Container Orchestration Cheat Sheet: The Ultimate Guide for DevOps Engineers

Introduction: What is Container Orchestration?

Container orchestration automates the deployment, scaling, networking, and management of containerized applications across clusters of hosts. Instead of manually managing individual containers, orchestration tools like Kubernetes, Docker Swarm, and others provide a framework to control container lifecycles at scale, ensuring high availability, optimal resource utilization, and simplified operations.
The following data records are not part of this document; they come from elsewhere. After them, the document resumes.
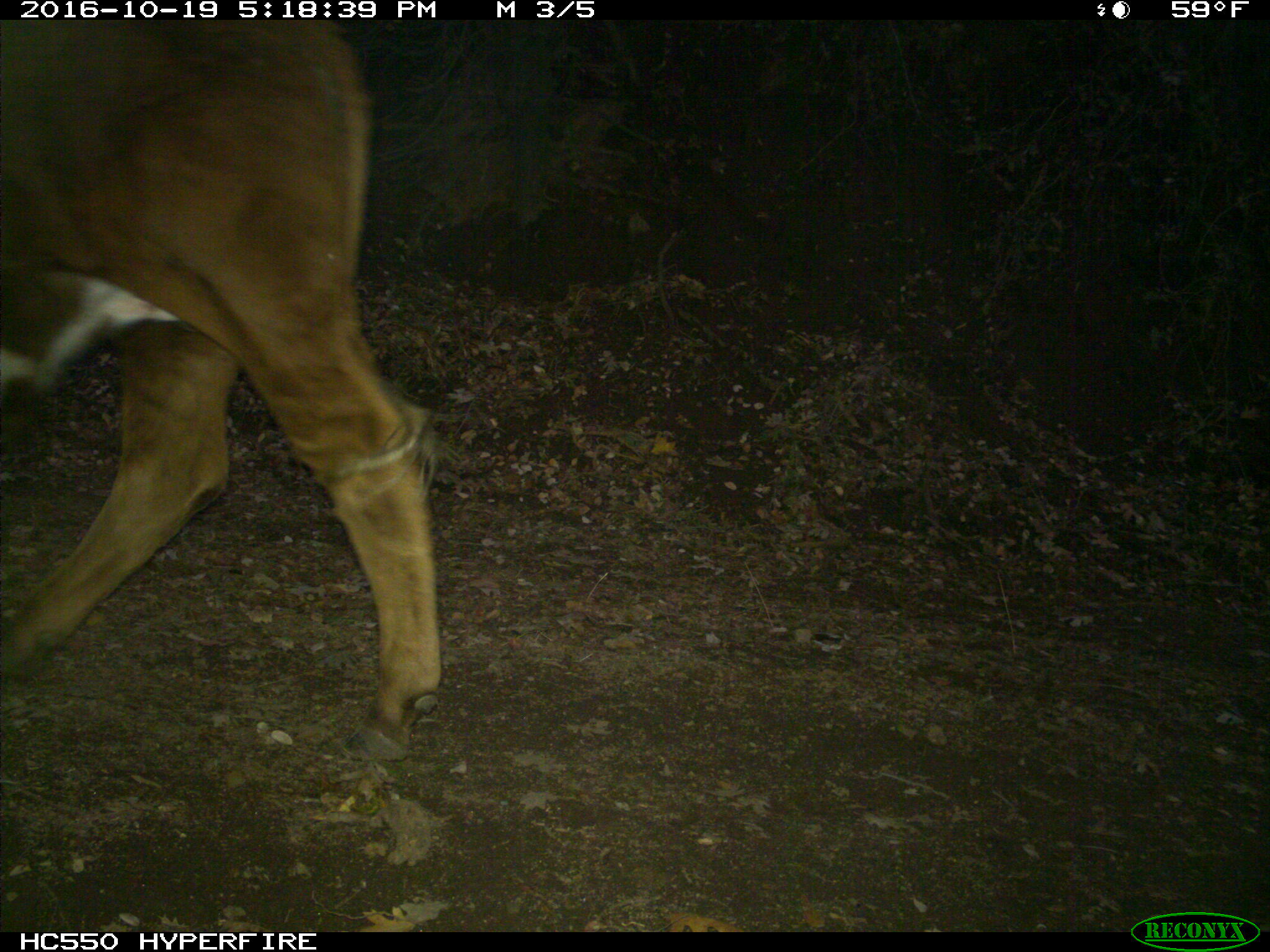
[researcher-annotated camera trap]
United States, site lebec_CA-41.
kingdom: Animalia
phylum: Chordata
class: Mammalia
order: Artiodactyla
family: Bovidae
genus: Bos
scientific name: Bos taurus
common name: domestic cow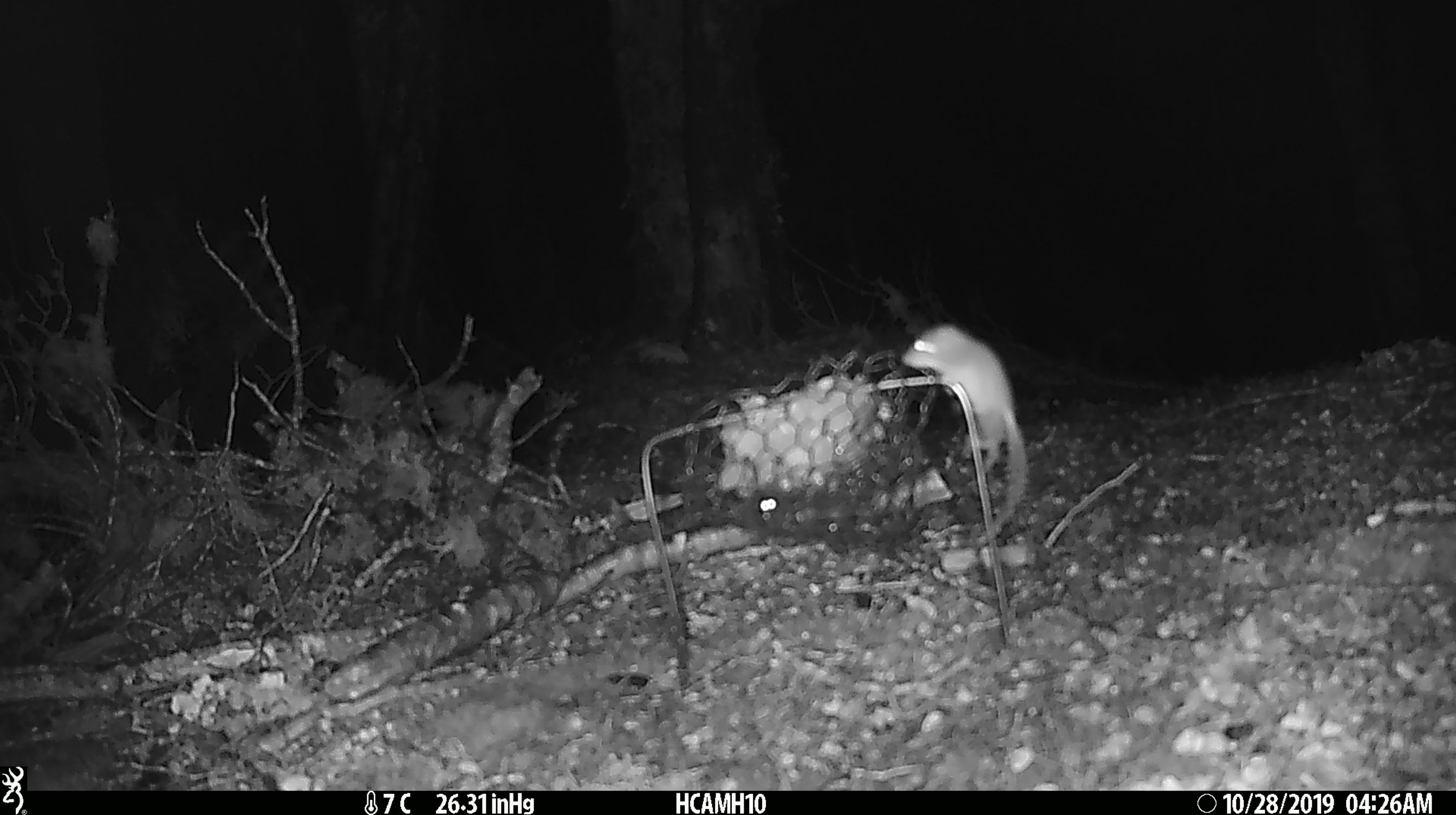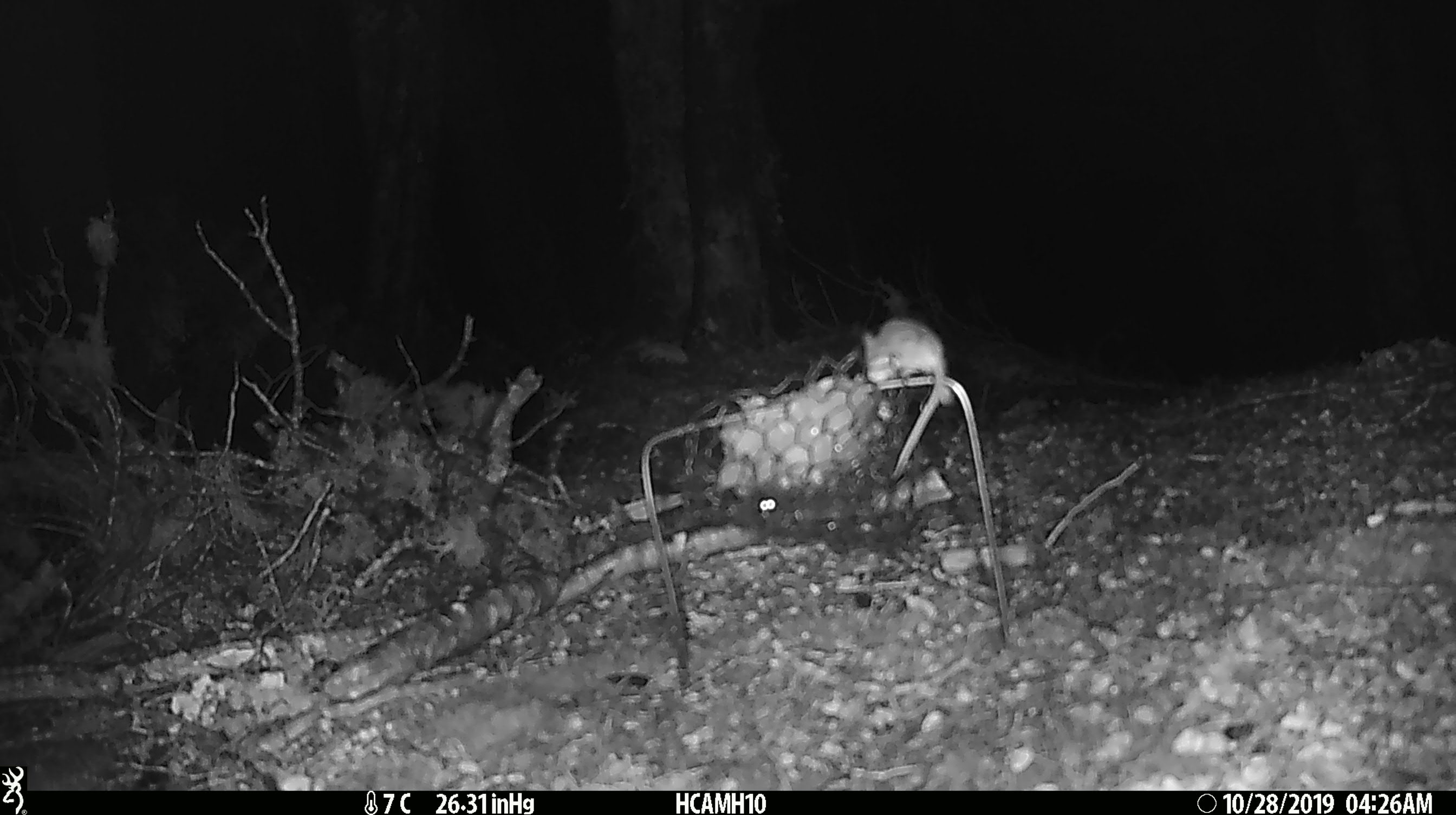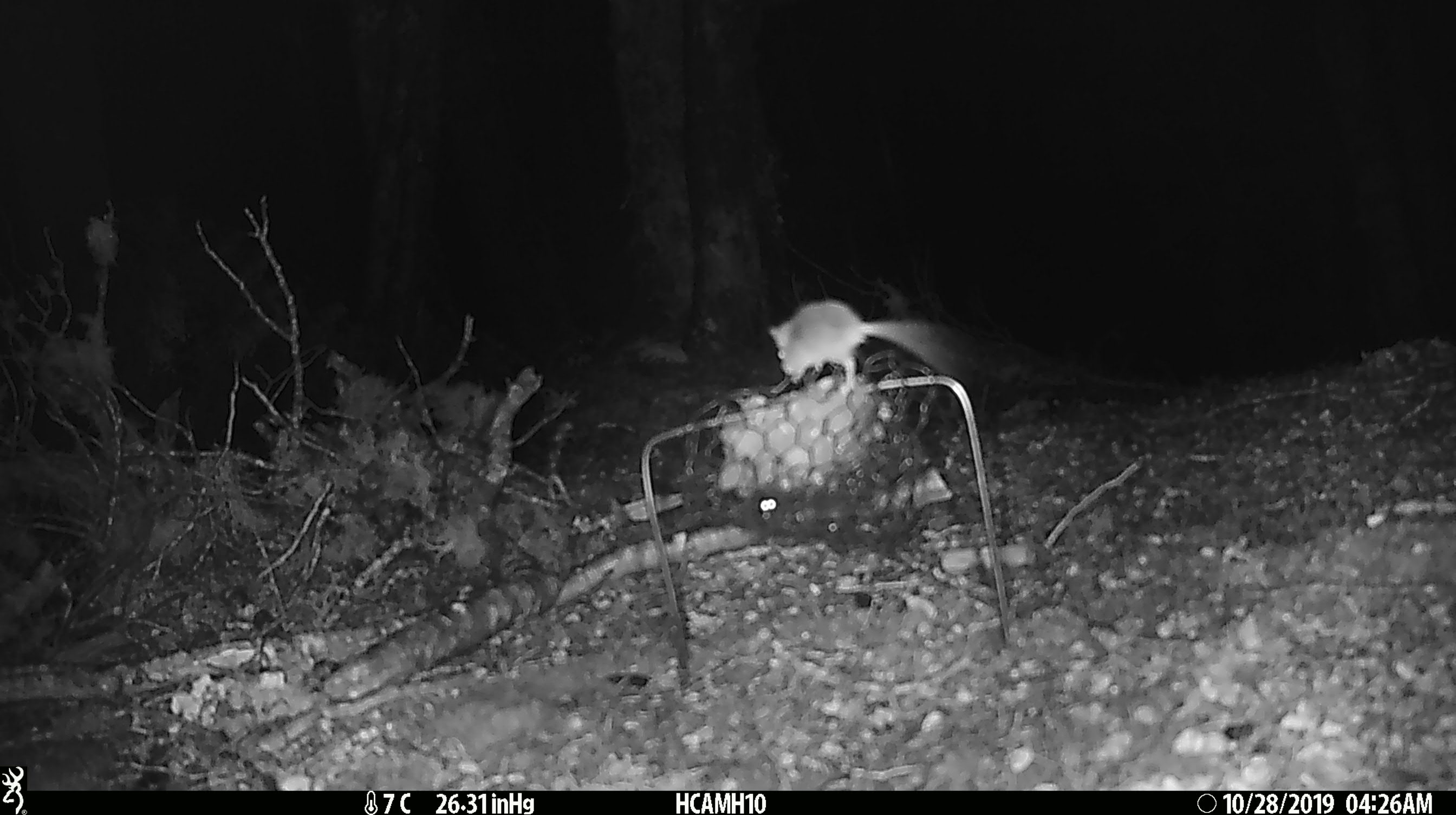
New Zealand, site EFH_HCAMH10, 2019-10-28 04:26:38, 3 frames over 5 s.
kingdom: Animalia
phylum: Chordata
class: Mammalia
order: Rodentia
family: Muridae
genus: Mus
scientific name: Mus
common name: mouse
Mouse (Mus).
Why Container Orchestration Matters:

  • Manages complex, multi-container applications across distributed environments
  • Automates deployment, scaling, and failover processes
  • Optimizes resource utilization across your infrastructure
  • Provides self-healing capabilities for improved reliability
  • Simplifies networking between containers and external systems

Core Concepts & Principles

Key Components of Container Orchestration

ComponentDescription
ContainersLightweight, portable units that package application code with dependencies
ClusterGroup of machines (nodes) that run containerized applications
Control PlaneBrain of the orchestration system that makes global decisions
Worker NodesMachines that actually run the containers
ServicesDefinitions of how applications should run and be accessed
PodsSmallest deployable units that can contain one or more containers (Kubernetes)
Tasks/JobsUnits of work assigned to worker nodes
Overlay NetworksAllow containers to communicate across multiple hosts
VolumesPersistent storage that can be attached to containers
RegistriesRepositories for storing and distributing container images

Core Principles

  • Declarative Configuration: Define the desired state, let the system figure out how to achieve it
  • Immutability: Containers are immutable; changes require new deployments
  • Self-Healing: Automatically recover from failures by restarting, rescheduling, or replacing containers
  • Service Discovery: Automatically detect and connect to services regardless of location
  • Load Balancing: Distribute traffic across containers for performance and availability
  • Scaling: Increase or decrease container instances based on demand
  • Rolling Updates: Update applications with zero downtime

Major Container Orchestration Platforms Compared

FeatureKubernetesDocker SwarmAmazon ECSNomad (HashiCorp)
ComplexityHighLowMediumMedium
ScalabilityExcellentGoodExcellentExcellent
Auto-scalingYesLimitedYesYes
Service DiscoveryDNS/Environment VariablesDNS/VIPALB/Service ConnectConsul Integration
Load BalancingInternal or ExternalInternalELB IntegrationRequires Integration
Self-HealingYesYesYesYes
Rolling UpdatesYesYesYesYes
Secrets ManagementNativeNativeAWS Secrets ManagerVault Integration
Community SupportExcellentGoodAWS OnlyGrowing
Learning CurveSteepGentleModerateModerate
Multi-cloud SupportYesYesNo (AWS Only)Yes

Kubernetes Quick Reference

Architecture Components

  • Control Plane Components:

    • API Server: REST API for cluster interaction
    • etcd: Consistent key-value store for all cluster data
    • Scheduler: Assigns pods to nodes
    • Controller Manager: Runs controller processes
    • Cloud Controller Manager: Integrates with cloud providers
  • Node Components:

    • kubelet: Ensures containers are running in a pod
    • kube-proxy: Maintains network rules for service communication
    • Container Runtime: Software for running containers (Docker, containerd, etc.)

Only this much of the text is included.